• [WHAT THIS TASK INVOLVES] From the entries, copy out every line in which the word "Barn" is found.
--- DATASET RECORDS Enclosed Below ---
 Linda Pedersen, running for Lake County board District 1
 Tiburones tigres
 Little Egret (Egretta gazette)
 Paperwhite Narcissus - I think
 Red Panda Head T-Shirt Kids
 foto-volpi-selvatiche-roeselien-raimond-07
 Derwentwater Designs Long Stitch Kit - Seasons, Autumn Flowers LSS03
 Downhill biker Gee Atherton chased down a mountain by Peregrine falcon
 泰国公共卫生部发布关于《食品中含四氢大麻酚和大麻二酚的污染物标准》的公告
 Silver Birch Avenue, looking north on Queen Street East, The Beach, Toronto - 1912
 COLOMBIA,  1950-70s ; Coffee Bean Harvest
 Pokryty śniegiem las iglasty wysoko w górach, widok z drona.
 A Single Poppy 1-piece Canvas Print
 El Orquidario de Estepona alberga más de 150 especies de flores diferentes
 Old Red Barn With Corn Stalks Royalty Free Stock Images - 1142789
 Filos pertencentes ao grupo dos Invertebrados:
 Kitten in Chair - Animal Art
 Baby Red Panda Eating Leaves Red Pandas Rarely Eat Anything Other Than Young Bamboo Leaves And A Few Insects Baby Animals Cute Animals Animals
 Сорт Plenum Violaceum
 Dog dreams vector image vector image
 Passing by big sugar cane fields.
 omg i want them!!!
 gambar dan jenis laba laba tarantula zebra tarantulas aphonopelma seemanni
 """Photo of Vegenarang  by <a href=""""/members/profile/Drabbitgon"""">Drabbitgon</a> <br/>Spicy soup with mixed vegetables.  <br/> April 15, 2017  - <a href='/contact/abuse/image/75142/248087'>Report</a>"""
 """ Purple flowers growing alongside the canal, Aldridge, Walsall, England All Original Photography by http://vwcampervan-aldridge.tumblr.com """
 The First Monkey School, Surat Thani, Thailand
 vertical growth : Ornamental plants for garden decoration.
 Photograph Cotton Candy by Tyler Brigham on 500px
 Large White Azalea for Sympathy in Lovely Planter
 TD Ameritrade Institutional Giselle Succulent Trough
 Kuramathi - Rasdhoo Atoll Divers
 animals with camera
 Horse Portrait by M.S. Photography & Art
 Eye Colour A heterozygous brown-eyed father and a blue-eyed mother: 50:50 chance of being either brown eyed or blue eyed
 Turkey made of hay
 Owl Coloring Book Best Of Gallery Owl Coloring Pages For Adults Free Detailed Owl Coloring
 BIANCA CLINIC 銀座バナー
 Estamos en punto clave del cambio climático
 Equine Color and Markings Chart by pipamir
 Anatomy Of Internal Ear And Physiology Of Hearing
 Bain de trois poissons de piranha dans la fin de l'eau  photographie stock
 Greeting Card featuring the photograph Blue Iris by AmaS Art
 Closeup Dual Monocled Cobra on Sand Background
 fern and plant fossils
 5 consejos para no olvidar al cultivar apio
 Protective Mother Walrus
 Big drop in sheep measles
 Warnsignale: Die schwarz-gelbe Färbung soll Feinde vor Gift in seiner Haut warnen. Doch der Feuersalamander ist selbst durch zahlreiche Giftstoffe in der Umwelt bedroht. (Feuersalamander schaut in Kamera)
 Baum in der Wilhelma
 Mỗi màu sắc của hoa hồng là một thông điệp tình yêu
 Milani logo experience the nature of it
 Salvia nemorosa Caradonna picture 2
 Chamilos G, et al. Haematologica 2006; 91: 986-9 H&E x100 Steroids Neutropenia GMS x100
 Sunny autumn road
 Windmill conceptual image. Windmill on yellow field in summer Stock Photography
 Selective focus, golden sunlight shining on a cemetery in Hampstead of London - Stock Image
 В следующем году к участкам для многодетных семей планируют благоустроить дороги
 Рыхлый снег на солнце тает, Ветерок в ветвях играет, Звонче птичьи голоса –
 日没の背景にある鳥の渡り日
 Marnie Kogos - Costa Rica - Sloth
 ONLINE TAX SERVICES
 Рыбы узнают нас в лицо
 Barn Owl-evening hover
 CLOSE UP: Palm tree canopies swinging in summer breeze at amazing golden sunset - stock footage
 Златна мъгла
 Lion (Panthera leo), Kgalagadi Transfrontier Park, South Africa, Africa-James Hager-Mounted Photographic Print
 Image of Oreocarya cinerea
--- End of Enclosed DATASET RECORDS ---
• [YOUR RESPONSE]
 Old Red Barn With Corn Stalks Royalty Free Stock Images - 1142789
 Barn Owl-evening hover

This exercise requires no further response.